As the province battles through one of its worst forest fire seasons in recent memory, today marks the 14th anniversary of a fire that left an indelible mark on Kelowna.
On Aug. 16, 2003, the Okanagan Mountain Park Wildfire was sparked by lightening near Rattlesnake Island, halfway between Kelowna and Penticton on the east side of Okanagan Lake. At first it did not seem like to a big deal to many.
But, thanks to the incredibly dry summer the area was experiencing at the time, and the strong winds that kicked up and pushed the flames north and east towards Kelowna’s southern boundary, the fire seemed to take on a life of its own. It jumped retardant lines laid down to contain it, it burned tall majestic trees like matchsticks and it marched relentlessly towards the city, burning everything in its path.
As it entered the city, it prompted a firefighting and evacuation effort rarely seen before at the municipal level in this country.
The city, unlike many other communities in B.C. at the time, had finely-tuned emergency plan in place and it immediately went into operation. Preparations for a mass evacuation of nearly 30,000 people shifted into high gear, as all hell broke loose.
In the Capital News, reporters and editors were stopped in their tracks when we heard over the scanner that city firefighters were facing a moving wall of flame 100 feet tall in one south Mission neighbourhood. The firefighting effort that followed— by city firefighters and crews from other communities in the valley, throughout province and across the country—is now the stuff of legend around here.
Despite the loss of 239 homes, the then-largest civilian evacuation in Canada since the Second World War—and repeated touch-and-go scenarios where firefighters literally put their lives on the line to save their city, the advance of the fire was relentless.
It was eventually wrestled into submission but not before it left a swath of charred remains—homes, memories and even some of the the historic trestles of the Kettle Valley Railroad in Myra Canyon.
But through it all, it was the human element that shone through, brighter than any flame the fire could produce.

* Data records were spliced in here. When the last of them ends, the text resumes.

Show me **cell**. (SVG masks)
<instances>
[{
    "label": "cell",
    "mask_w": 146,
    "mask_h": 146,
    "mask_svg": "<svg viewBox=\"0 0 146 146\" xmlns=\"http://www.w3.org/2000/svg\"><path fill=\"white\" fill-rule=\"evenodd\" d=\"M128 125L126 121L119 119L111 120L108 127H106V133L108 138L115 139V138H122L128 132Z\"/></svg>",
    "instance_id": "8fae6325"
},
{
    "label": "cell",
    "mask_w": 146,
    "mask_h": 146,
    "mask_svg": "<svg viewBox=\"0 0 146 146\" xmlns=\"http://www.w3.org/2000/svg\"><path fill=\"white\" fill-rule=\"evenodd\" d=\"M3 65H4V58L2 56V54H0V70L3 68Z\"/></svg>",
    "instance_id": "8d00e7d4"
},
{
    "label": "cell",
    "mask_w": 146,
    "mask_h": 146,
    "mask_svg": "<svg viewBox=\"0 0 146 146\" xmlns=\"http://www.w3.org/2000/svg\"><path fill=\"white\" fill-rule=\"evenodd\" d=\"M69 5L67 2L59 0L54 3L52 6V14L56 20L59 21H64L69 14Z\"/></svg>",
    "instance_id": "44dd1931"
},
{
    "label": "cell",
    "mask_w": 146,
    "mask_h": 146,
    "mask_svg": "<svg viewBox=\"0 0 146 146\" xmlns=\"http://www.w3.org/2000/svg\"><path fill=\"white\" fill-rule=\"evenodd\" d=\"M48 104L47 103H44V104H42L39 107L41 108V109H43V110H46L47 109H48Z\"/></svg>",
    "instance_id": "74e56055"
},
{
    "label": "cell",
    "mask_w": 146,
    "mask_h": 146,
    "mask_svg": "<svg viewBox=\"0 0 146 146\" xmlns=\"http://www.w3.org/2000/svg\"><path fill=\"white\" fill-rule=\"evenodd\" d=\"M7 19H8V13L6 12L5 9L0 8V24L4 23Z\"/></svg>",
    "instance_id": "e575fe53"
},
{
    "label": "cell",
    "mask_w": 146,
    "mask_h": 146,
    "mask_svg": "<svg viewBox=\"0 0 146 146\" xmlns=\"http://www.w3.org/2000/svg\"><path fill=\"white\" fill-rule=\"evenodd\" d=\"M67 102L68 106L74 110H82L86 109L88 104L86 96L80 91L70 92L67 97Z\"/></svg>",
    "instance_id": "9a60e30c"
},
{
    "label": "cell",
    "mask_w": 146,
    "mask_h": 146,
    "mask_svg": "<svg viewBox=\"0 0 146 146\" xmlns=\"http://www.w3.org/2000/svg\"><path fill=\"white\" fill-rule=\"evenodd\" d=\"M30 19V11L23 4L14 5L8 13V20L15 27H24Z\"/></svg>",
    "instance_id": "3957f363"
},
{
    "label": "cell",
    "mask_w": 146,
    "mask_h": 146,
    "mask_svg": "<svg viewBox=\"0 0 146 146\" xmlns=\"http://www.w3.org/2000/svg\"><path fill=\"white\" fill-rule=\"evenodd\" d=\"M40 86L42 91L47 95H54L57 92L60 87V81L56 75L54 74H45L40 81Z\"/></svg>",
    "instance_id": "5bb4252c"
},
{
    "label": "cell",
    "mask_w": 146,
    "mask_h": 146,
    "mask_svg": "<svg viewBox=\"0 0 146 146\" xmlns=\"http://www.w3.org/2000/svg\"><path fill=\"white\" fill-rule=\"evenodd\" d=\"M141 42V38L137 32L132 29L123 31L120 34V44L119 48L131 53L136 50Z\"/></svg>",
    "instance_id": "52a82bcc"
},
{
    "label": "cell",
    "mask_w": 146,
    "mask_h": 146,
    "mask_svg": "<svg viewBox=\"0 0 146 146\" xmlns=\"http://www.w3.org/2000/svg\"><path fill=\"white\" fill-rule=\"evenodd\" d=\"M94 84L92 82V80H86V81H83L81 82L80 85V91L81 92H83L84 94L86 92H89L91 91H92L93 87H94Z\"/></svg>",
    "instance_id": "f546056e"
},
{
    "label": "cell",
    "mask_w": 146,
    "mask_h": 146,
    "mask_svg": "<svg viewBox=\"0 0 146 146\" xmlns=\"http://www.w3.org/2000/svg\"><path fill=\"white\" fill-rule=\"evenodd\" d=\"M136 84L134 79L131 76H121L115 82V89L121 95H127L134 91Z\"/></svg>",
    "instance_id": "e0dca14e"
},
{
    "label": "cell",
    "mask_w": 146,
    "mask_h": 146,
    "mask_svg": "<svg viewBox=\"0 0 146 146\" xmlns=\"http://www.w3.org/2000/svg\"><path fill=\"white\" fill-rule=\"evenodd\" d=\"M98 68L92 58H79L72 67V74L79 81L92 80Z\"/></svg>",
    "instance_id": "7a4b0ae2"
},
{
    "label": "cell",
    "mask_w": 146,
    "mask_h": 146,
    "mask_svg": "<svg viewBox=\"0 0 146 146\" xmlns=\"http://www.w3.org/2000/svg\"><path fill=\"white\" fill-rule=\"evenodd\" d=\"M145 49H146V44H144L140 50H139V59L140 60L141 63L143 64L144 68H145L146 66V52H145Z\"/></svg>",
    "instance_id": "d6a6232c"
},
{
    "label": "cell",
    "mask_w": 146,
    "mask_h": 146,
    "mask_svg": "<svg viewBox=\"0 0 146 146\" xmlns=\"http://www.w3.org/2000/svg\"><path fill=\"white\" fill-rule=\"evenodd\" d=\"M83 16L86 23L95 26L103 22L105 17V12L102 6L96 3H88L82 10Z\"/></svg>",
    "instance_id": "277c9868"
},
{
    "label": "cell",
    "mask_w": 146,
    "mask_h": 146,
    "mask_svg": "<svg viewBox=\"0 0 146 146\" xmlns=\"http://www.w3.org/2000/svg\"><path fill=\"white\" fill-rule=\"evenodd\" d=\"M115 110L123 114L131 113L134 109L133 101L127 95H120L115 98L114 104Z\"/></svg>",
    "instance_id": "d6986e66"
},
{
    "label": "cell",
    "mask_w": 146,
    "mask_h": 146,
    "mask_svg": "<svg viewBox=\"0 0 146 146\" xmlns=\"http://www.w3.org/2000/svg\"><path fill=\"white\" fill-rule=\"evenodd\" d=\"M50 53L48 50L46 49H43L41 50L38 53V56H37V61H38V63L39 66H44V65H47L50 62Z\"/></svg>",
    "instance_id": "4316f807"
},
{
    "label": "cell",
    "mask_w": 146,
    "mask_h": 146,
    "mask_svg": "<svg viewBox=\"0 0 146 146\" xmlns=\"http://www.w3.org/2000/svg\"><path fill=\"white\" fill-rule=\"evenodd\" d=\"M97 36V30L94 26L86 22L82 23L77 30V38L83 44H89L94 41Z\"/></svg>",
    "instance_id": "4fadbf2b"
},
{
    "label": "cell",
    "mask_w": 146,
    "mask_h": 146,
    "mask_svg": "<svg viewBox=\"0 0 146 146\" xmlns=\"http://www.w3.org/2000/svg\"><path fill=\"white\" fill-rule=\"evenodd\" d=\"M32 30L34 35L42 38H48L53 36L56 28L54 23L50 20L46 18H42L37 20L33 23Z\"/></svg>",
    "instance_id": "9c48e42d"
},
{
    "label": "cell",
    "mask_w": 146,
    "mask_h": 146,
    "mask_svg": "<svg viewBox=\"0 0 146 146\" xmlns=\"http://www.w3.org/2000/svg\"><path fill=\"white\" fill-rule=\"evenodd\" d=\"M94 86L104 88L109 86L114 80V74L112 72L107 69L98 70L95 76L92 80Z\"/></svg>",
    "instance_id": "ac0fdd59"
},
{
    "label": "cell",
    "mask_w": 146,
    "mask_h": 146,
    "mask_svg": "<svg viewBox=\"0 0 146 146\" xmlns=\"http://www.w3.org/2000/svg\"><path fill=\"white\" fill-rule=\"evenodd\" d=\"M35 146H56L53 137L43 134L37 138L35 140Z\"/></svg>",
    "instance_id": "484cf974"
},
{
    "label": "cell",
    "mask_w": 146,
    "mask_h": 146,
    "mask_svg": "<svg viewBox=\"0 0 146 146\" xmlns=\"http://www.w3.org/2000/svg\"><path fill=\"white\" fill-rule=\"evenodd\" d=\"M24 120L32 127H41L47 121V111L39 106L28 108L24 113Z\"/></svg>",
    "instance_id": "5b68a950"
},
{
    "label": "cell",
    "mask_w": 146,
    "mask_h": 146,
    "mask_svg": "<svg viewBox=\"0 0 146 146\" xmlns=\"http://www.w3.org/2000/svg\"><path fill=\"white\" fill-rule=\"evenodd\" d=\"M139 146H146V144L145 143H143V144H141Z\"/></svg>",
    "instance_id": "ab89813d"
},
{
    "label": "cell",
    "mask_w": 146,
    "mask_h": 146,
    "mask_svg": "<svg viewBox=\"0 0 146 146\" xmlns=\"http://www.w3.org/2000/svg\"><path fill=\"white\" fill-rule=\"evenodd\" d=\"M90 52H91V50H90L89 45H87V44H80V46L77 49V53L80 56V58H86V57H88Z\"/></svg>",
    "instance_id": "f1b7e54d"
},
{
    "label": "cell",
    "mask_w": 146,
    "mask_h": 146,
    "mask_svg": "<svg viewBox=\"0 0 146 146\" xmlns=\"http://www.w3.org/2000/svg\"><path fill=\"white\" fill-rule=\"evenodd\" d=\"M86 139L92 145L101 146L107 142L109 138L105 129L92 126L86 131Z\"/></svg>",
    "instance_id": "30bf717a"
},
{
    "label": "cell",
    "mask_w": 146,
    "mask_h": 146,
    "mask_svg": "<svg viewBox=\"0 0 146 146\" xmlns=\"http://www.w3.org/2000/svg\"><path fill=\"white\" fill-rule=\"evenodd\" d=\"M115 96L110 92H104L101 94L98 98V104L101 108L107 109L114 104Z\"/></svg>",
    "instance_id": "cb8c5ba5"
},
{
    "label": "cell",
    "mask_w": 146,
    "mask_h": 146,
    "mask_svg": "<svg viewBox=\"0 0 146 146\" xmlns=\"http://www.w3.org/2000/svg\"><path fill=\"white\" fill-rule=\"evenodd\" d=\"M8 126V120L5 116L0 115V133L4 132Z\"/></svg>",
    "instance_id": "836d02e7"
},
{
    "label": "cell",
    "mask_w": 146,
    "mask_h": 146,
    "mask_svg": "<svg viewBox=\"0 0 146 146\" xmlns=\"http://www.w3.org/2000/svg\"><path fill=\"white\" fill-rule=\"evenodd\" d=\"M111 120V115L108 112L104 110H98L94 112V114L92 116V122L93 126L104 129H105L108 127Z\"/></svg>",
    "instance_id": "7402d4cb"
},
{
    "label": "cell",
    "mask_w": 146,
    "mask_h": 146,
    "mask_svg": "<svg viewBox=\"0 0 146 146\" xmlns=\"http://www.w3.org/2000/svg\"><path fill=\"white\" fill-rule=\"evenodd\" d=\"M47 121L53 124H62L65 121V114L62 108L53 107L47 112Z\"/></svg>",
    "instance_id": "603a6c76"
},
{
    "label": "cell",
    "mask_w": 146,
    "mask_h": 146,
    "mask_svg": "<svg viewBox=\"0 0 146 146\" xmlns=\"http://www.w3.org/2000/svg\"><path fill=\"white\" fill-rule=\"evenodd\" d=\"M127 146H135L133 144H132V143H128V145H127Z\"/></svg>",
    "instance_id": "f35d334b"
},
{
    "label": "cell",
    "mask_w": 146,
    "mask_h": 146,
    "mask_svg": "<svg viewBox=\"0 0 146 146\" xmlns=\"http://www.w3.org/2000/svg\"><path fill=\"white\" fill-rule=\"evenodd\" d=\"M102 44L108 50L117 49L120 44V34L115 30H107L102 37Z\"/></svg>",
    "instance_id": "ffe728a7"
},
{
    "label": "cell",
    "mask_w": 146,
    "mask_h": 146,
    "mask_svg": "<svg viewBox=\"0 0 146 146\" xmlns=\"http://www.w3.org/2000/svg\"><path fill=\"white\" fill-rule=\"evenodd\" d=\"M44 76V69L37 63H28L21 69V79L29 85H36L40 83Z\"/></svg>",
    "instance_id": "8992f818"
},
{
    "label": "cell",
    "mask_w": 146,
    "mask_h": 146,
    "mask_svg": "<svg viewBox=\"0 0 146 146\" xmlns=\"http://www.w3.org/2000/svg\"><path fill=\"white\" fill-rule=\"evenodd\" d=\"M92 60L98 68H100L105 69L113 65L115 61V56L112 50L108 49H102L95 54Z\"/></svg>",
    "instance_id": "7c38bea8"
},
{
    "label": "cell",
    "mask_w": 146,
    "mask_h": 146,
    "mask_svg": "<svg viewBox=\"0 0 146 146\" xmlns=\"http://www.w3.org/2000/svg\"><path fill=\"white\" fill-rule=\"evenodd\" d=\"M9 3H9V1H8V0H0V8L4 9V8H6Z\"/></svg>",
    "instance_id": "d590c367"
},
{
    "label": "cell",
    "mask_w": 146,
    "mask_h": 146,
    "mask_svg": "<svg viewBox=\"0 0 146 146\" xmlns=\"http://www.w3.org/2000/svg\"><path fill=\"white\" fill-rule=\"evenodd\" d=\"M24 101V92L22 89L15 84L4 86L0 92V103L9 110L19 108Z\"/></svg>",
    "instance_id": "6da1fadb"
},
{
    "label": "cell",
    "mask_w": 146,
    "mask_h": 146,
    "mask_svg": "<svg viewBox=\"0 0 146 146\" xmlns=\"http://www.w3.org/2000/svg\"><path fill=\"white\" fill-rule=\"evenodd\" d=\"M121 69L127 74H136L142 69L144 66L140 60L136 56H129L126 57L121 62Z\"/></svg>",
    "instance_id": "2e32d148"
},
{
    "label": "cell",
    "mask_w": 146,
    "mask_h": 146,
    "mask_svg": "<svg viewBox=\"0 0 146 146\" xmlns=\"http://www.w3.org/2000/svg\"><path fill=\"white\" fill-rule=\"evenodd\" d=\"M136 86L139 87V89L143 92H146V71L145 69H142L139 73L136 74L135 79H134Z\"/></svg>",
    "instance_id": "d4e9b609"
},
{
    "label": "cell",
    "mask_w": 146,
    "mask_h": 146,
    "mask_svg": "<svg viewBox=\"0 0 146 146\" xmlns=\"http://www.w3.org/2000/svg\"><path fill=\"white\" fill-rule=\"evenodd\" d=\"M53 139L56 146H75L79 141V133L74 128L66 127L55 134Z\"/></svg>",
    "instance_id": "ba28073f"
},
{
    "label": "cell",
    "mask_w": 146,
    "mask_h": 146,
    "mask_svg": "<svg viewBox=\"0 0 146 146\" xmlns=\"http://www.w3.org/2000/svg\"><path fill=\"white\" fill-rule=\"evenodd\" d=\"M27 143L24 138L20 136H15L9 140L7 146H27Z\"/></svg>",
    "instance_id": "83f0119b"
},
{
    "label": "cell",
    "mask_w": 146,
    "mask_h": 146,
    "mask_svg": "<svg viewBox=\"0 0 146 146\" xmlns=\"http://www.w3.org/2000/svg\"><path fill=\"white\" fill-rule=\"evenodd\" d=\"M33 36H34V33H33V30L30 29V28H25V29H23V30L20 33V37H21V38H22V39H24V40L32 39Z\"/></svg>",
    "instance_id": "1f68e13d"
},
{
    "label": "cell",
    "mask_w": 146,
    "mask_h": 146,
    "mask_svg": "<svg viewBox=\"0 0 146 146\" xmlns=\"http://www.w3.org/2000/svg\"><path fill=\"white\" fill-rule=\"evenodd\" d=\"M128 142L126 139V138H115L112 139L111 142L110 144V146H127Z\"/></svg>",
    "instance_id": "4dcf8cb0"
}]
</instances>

With a constant flow of information coming from the Emergency Operations Centre and the fire department, the public mood remained surprisingly calm in the face of, what was for for some, devastation.
The fire changed Kelowna. Not only did it thrust the city into the national spotlight, it also showed its resiliency to the world.
Since then, homes have been rebuilt, people have got on with their lives and there have been devastating fires elsewhere. But in Kelowna, the memory of that fateful time in the summer of 2003 remains.
In the history of any city, certain events define the community—for good and bad.
In the case of the Okanagan Mountain Park Wildfire, a massive catastrophe brought out the best in many. Neighbours helped neighbours, residents supported emergency crews and everyone tried their best to get each other through the most trying, and terrifying, of times.
It’s fair to say that Kelowna, despite the devastation it endured in 2003, came out stronger in the end.
Alistair Waters is the assistant editor of the Capital News.